What if this were our cutting edge: not the establishment of a new town on the banks of the Charles River, but the establishment of a new way of speaking the truth in love? A whole new consciousness or new awareness of our human condition. We are in desperate need of this today, as we fall into predictable groups based on sincere beliefs and chance associations. We make assumptions about each other without first listening. Even when we do make an attempt to listen, most of our minds is taken with picking holes in the speakers’ words, or composing a self-justifying reply. When something touches a deeply held opinion, we so rarely listen in order to understand. And so the wounds deepen, and we cry wordlessly for the balm to make us whole.

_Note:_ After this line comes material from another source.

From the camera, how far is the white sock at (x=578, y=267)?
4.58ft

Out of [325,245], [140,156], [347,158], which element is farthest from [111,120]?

Yesterday the church had a float in the Norwich Parade. We called it “We are All in the Same Boat.” The point is that we, and all living things, share a stake in the existential crisis of climate change. When people are washed out of their homes, it has to matter to me, because eventually I may be driven out of my home. When people lose their livelihood because of the degradation of the soil or the water, it has to matter to me because they might be growing my food. When a group of children is suffering from poisonous water or toxic air, it has to matter to me because they are the future of our species. Just as an act of violence or vandalism speaks volumes of emotional pain, allowing the suffering of these people when it could be prevented speaks volumes of emotional distance. And, each action taken to heal the environment is a good work that gives glory to its Creator.

The first church in Norwich was a light on the hill, living out their faith and devotion to God, wrestling with the issues of their day. Our church, the second church, was founded by people who wanted to be a light on the Plain, embedded in the middle of the busy, growing town center. There were conflicts here: no doubt about it. The Bible on the communion table is evidence of that. Some of the conflicts were serious enough for us to move this structure from its original spot to this location in the 1850’s. But we kept working on shining the light, sometimes succeeding, sometimes failing.

We no longer have to move structures to be relevant. Instead we move hearts and minds. We listen to a troubled friend; we listen to the troubled nation and planet. I pray that we will be wise enough to listen to and learn from our history. I pray that we will be wise enough to teach our children what it means to be in a religious community amongst other religious communities. I pray that we will listen and learn, wanting to see the light and be the light. Then we will find the balm in Gilead, dry the tears of the wounded, and rest in the deep and delightful peace of God. Amen.